08:34 DS: So the first version of this tool, we have contracts with four states to create these, and that's Colorado, and Tennessee, Texas, and Minnesota, and that's pretty much the order in which they'll be coming out. In Colorado, we will launch on June the 9th. And again with the help of the chamber, this will be a fairly high level rollout. It is designed to, again, help students identify the credentials of value that they are pursuing or that they can pursue in the postsecondary system in the state of Colorado. So part of the problem is that students: [A] enroll in programs that do not give them marketable skills, and [B] they borrow too much money to get their degrees, and a combination of not having high wages and high debt is a recipe for disaster. In this tool, what we're trying to help students understand is that there are degrees, programs of study that are imparting skills that get you into the job market, and that put you into the middle class. We're also trying to impart advice to these students about don't borrow $75,000 for a degree in art history where you'll make $25,000 dollars.
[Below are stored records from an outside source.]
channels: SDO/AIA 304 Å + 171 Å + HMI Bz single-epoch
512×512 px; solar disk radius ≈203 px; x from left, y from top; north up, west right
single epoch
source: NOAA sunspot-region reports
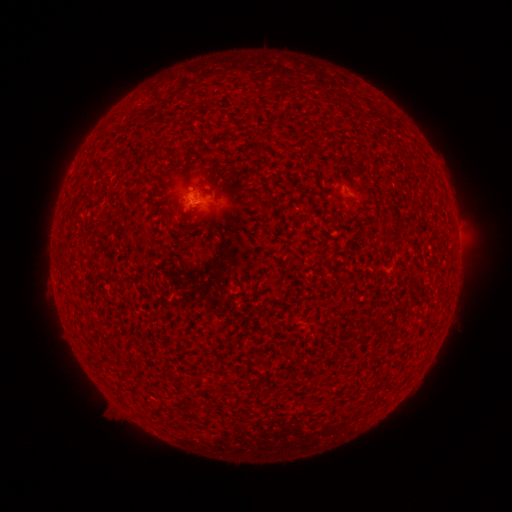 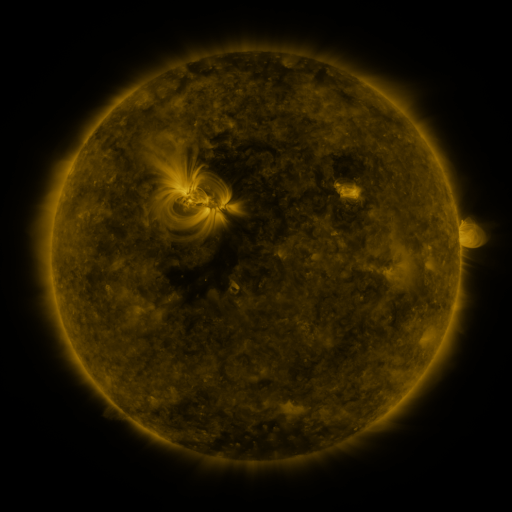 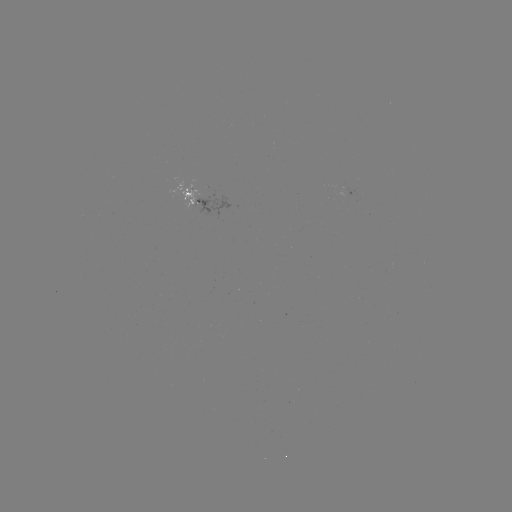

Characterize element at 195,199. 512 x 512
spotted active region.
So we are trying... Though that's the underlying concept behind this. We are also, as I noted earlier, we're trying to develop the mechanisms... Identify, sorry. To identify the skills that are most in demand.

Bonus material: How Schneider found a career path better than the mafia.

27:20 DS: I was the treasurer.

27:22 TT: Wow.

27:22 Speaker 3: That is a lot more prestigious.

27:23 DS: Yeah, but it was the junior mafia. It wasn't the real mafia. I was in training.

27:27 TT: Okay. Were the people in charge younger in the junior mafia?

27:31 DS: Yeah, I was like 15 years old. I had an apartment filled with swag, contraband.

27:37 TT: Do you still have any of the contraband?

27:39 DS: No, I sold it all. And then when I quit, they tried to kill me.

27:43 TT: Oh, my goodness.

27:44 DS: Well, that's why I said there's better career lines.

27:46 TT: Yeah. With a longer life expectancy.

27:49 DS: Way longer life expectancy. Everybody I knew that was in the mafia with me, they're all dead.

27:54 S3: Really?

27:54 DS: Yeah. They all went to jail, and they all died. It's not a long-lived profession.

28:00 TT: From getting murdered or...

28:00 S3: No.

28:01 TT: Unhealthy.

28:01 S3: Suicide.

28:02 DS: Yeah, with both. Unhealthy and...

28:04 TT: Yeah, not mentally healthy.

28:05 DS: Yeah. Go to jail for a couple of years. It doesn't help your longevity.

28:08 TT: No.

28:09 S3: It's true. Yeah. There are much better career pathways out there.

28:12 DS: Right.

28:13 S3: And our tool will help people stay out of the mafia.

28:16 TT: But it should definitely be an option in there, and you should say, "No, this is not a wise decision."

28:19 DS: No mafia.

28:20 TT: No mafia.

28:21 DS: Street crime doesn't pay off.